By Laura Cowen, medwireNews Reporter
Erlotinib is a valid treatment option for patients with KRAS wild-type lung adenocarcinoma refractory to chemotherapy, study data show.
To determine the clinical significance of KRAS mutational status in response to erlotinib, Balazs Dome (Medical University of Vienna, Austria) and team conducted an open-label, multicentre, observational trial (MOTIVATE) in which patients with advanced KRAS mutation-negative lung adenocarcinoma were treated with erlotinib 150 mg daily. All patients were refractory to one or two courses of chemotherapy.
The median progression-free survival (PFS) of the 327 patients (mean age 60.8 years, 50.2% men) was 3.3 months and median overall survival (OS) was 14.4 months.
Women had significantly longer PFS and OS than men, at 3.8 versus 3.2 months and 20.5 versus 9.4 months, respectively.

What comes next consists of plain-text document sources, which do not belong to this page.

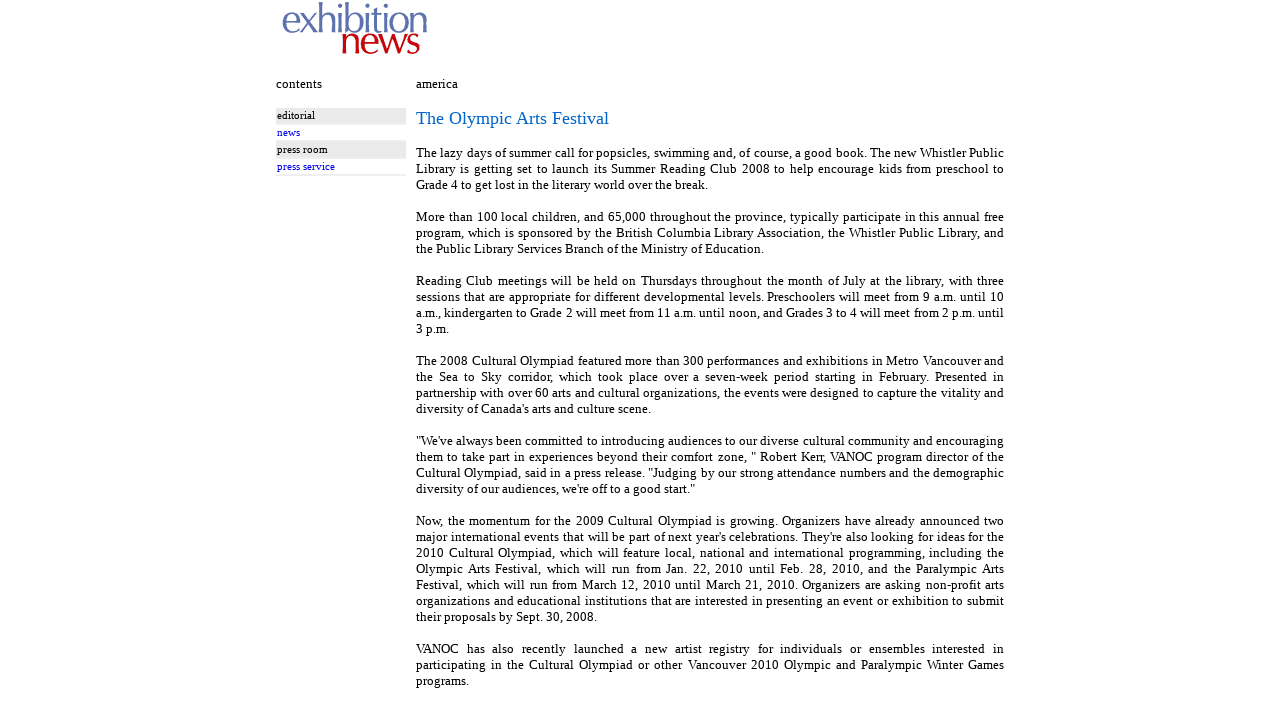

--- FILE ---
content_type: text/html
request_url: https://home.nestor.minsk.by/exhibitions/news/2008/06/0502.html
body_size: 1786
content:
<html><head>
<meta http-equiv="Content-Type" content="text/html; charset=windows-1252">
<meta http-equiv="Content-Language" content="en-gb">
<meta name="description" content="">
<meta name="keywords" content="">
<title>The Olympic Arts Festival</title>
<style><!--
a            { text-decoration: none }
a:hover      { color: #FFFFFF;  background-color:#0066CC; }
td          { font-family: Verdana; font-size: 10pt; vertical-align: text-top;}
td.m { font-size: 8pt; border-bottom: 2px solid #EFEFEF; padding-top: 2; padding-bottom: 2; }
td.h {background-color: #6277B2; color: #FFFFFF; font-weight: bold;}
table.menu { border-collapse: collapse;}
table.menu td a{ display: block; width:100%; height:100%; }
-->
</style>
<base target="_self"></head>
<body topmargin=0 leftmargin=0 marginheight=0 marginwidth=0>
<center>
<table border=0 cellpadding=0 cellspacing=0 width=728>
<tr><td height=60><img border=0 src=../../../logo.gif>
</table>
<table border=0 cellspacing=0 cellpadding=0 width=100%>
<tr><td align="center" bgcolor="003366">
<script type="text/javascript"><!--
google_ad_client = "pub-8530766002078490";
/* 728x90, jazz */
google_ad_slot = "4699017910";
google_ad_width = 728;
google_ad_height = 90;
//-->
</script>
<script type="text/javascript"
src="http://pagead2.googlesyndication.com/pagead/show_ads.js">
</script>
</table>
<table border=0 cellpadding=0 cellspacing=0 width=728>
<col width=140><col>
<tr><td><br>contents<td><br>america
<tr><td>&nbsp;<table width=130 class=menu><tr><td class=m bgcolor=#EAEAEA>editorial<tr><td class=m><a href="../../../index.html">news</a><tr><td class=m bgcolor=#EAEAEA>press room<tr><td class=m><a href="../../../press/index.html">press service</a></table>



<td style="text-align: Justify;"><br>
<font size=4 color=#0066CC>The Olympic Arts Festival</font><br><br>The lazy days of summer call for popsicles, swimming and, of course, a good book. The new Whistler Public Library is getting set to launch its Summer Reading Club 2008 to help encourage kids from preschool to Grade 4 to get lost in the literary world over the break.<br><br>More than 100 local children, and 65,000 throughout the province, typically participate in this annual free program, which is sponsored by the British Columbia Library Association, the Whistler Public Library, and the Public Library Services Branch of the Ministry of Education.<br><br>Reading Club meetings will be held on Thursdays throughout the month of July at the library, with three sessions that are appropriate for different developmental levels. Preschoolers will meet from 9 a.m. until 10 a.m., kindergarten to Grade 2 will meet from 11 a.m. until noon, and Grades 3 to 4 will meet from 2 p.m. until 3 p.m.<br><br>The 2008 Cultural Olympiad featured more than 300 performances and exhibitions in Metro Vancouver and the Sea to Sky corridor, which took place over a seven-week period starting in February. Presented in partnership with over 60 arts and cultural organizations, the events were designed to capture the vitality and diversity of Canada's arts and culture scene.<br><br>"We've always been committed to introducing audiences to our diverse cultural community and encouraging them to take part in experiences beyond their comfort zone, " Robert Kerr, VANOC program director of the Cultural Olympiad, said in a press release. "Judging by our strong attendance numbers and the demographic diversity of our audiences, we're off to a good start."<br><br>Now, the momentum for the 2009 Cultural Olympiad is growing. Organizers have already announced two major international events that will be part of next year's celebrations. They're also looking for ideas for the 2010 Cultural Olympiad, which will feature local, national and international programming, including the Olympic Arts Festival, which will run from Jan. 22, 2010 until Feb. 28, 2010, and the Paralympic Arts Festival, which will run from March 12, 2010 until March 21, 2010. Organizers are asking non-profit arts organizations and educational institutions that are interested in presenting an event or exhibition to submit their proposals by Sept. 30, 2008.<br><br>VANOC has also recently launched a new artist registry for individuals or ensembles interested in participating in the Cultural Olympiad or other Vancouver 2010 Olympic and Paralympic Winter Games programs.<br><br><br><br><a href=../../../../forum/index.pl?topic=n>write your comments about the article</a> :: © 2008 Exhibition News :: <a href=http://home.nestor.minsk.by/exhibitions/index.html>home page</a><br><br>
</table>
<br>
&nbsp;<table border=0 cellspacing=0 cellpadding=0 width=100%>
<tr><td align="center" bgcolor="003366">
<script type="text/javascript"><!--
google_ad_client = "pub-8530766002078490";
/* 728x90, jazz */
google_ad_slot = "4699017910";
google_ad_width = 728;
google_ad_height = 90;
//-->
</script>
<script type="text/javascript"
src="http://pagead2.googlesyndication.com/pagead/show_ads.js">
</script>
</table>
</center>
</body></html>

Overall survival advantage was also seen for patients receiving erlotinib as a second-line treatment (n=214) compared with those receiving it as a third-line treatment (n=113), at 16.1 versus 9.4 months.
By contrast, disease stage (IIIB vs IV) and smoking status had no impact on survival. However, the researchers note that the absence of an effect of smoking on survival may be due to the low number of current smokers (n=95) in the study; the KRAS mutation is more common in smokers than nonsmokers.
However, the team did find that among the patients receiving erlotinib as a third-line therapy, never smokers lived twice as long as current smokers (11.0 vs 5.5 months).
Dome et al also observed a significant correlation between Eastern Oncology Cooperative Group Performance Status (ECOG PS) and overall survival. Specifically, the longest median OS (20.5 months) was observed in patients with ECOG PS 0-1 receiving erlotinib as second-line therapy, and in patients with ECOG PS 0, irrespective of the line of treatment (25.7 months).
Overall, three (1.2%) patients had a complete response, 51 (20.2%) had a partial response and 123 (48.8%) patients had stable disease, giving a combined disease control rate of 70.2%.
The researchers comment that ethical objections meant that they were unable to include a cohort of patients with KRAS mutation-positive non-small-cell lung cancer (NSCLC).
“However, the relatively high median PFS and OS data observed in our study do not only suggest that second or third-line erlotinib therapy confers significant benefit to patients with advanced stage KRAS [wild-type] lung adenocarcinoma but our findings also support the well-known but still ambiguous concept that KRAS mutation analysis might predict treatment non-response to [epidermal growth factor receptor-tyrosine kinase inhibitor] therapy in NSCLC”, they conclude in Lung Cancer.